### Short problem
Copy out each line in the records below that contains the word "dark".

### Task inputs
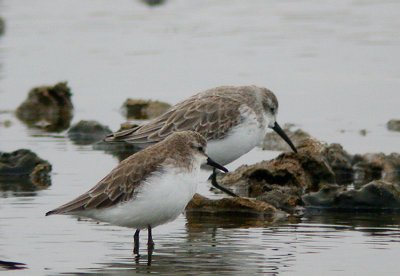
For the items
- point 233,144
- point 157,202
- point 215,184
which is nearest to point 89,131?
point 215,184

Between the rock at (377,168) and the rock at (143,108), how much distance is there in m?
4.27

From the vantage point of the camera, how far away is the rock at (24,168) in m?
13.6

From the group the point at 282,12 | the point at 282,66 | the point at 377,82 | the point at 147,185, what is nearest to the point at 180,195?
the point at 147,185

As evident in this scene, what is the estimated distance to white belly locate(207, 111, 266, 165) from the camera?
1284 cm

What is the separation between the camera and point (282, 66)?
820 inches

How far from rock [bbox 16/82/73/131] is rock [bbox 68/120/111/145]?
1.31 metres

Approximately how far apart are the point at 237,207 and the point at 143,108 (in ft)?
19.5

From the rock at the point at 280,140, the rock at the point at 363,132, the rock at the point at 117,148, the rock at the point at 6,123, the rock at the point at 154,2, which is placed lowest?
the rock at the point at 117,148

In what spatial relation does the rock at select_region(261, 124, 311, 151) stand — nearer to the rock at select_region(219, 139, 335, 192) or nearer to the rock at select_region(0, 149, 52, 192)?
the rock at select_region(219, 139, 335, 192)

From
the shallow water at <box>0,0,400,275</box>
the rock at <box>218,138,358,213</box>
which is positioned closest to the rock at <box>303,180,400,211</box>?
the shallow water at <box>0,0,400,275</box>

--

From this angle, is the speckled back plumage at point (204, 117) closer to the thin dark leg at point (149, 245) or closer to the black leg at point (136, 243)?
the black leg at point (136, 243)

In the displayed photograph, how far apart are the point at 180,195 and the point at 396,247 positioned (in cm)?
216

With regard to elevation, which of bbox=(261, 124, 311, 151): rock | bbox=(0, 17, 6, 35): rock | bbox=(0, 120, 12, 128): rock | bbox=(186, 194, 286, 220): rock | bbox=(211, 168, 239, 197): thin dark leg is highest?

### Complete output
From this angle, is the speckled back plumage at point (204, 117) closer to the thin dark leg at point (149, 245) or closer to the black leg at point (136, 243)?
With regard to elevation, which of bbox=(261, 124, 311, 151): rock | bbox=(0, 17, 6, 35): rock | bbox=(0, 120, 12, 128): rock | bbox=(186, 194, 286, 220): rock | bbox=(211, 168, 239, 197): thin dark leg is highest?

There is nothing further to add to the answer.